Raw data below:

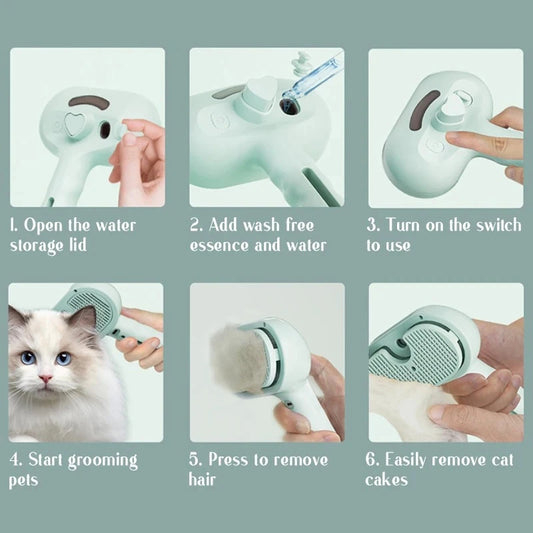 1. Open the water storage lid

2. Add wash free essence and water

3. Turn on the switch to use

4. Start grooming pets

5. Press to remove hair

6. Easily remove cat cakes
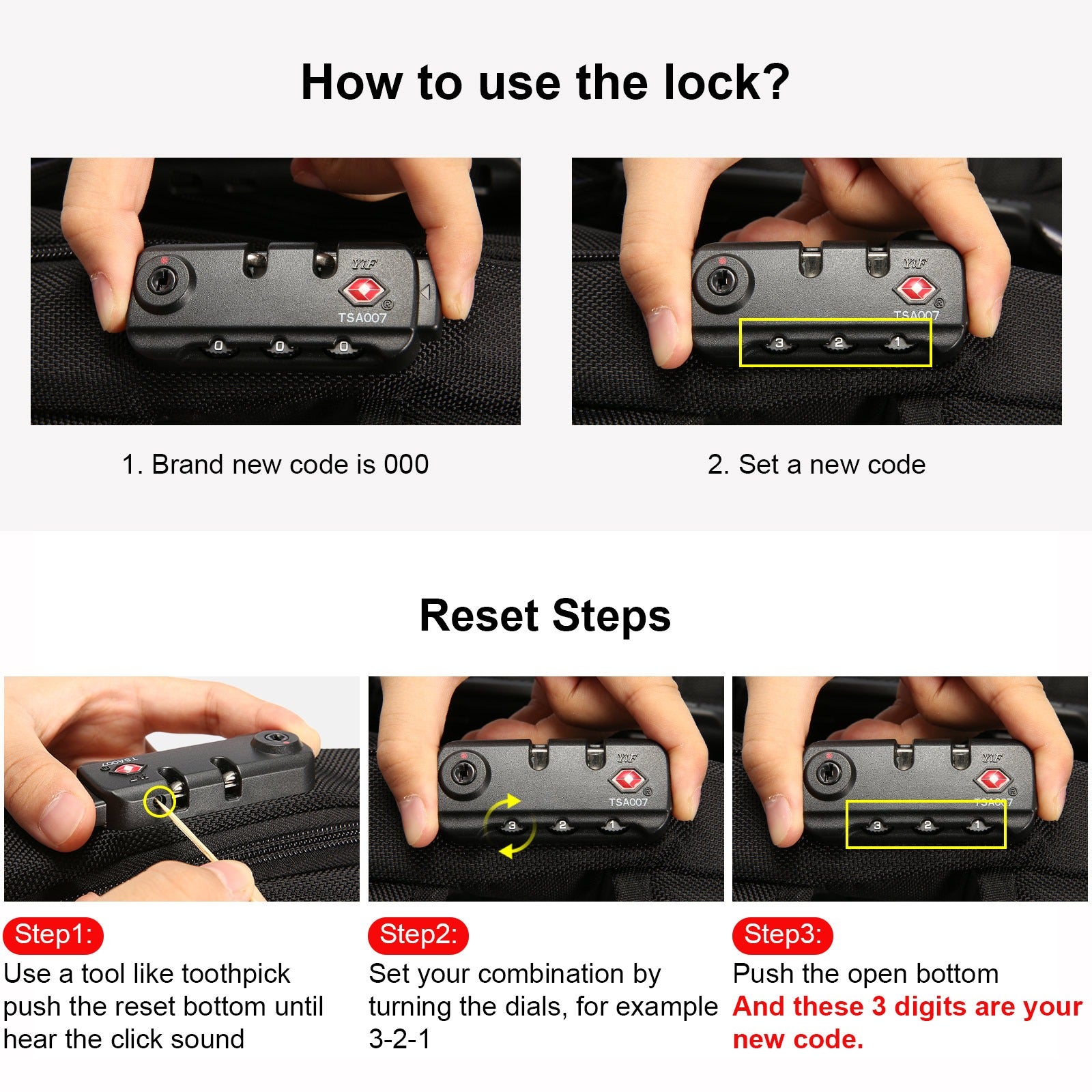 How to use the lock?

YIF
TSA007
0 0 0

YIF
TSA007
3 2 1

1. Brand new code is 000

2. Set a new code

Reset Steps

TSA007

YIF
TSA007
3 2 1

YIF
TSA007
3 2 1

Step1:
Use a tool like toothpick push the reset bottom until hear the click sound

Step2:
Set your combination by turning the dials, for example 3-2-1

Step3:
Push the open bottom
And these 3 digits are your new code.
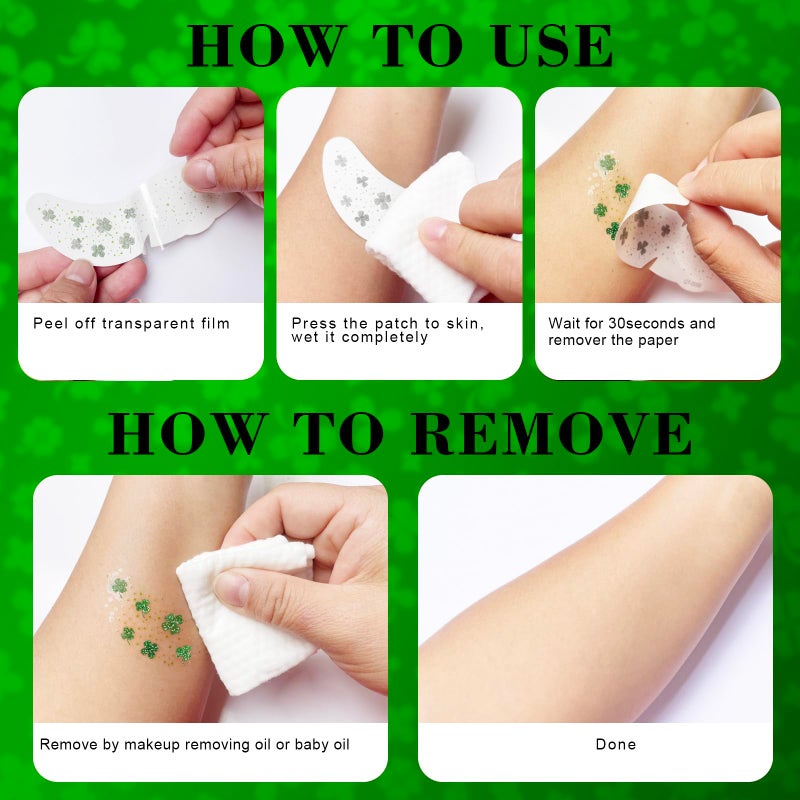 HOW TO USE

Peel off transparent film

Press the patch to skin, wet it completely

Wait for 30seconds and remover the paper

HOW TO REMOVE

Remove by makeup removing oil or baby oil

Done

End of Raw data.

→ **What is needed**
Using the records above, print exactly the run of lines that starts with the line with "Set your combination" and goes on through the line with "HOW TO REMOVE", pictures excluded.

→ **Response area**
Set your combination by turning the dials, for example 3-2-1

Step3:
Push the open bottom
And these 3 digits are your new code.
 HOW TO USE

Peel off transparent film

Press the patch to skin, wet it completely

Wait for 30seconds and remover the paper

HOW TO REMOVE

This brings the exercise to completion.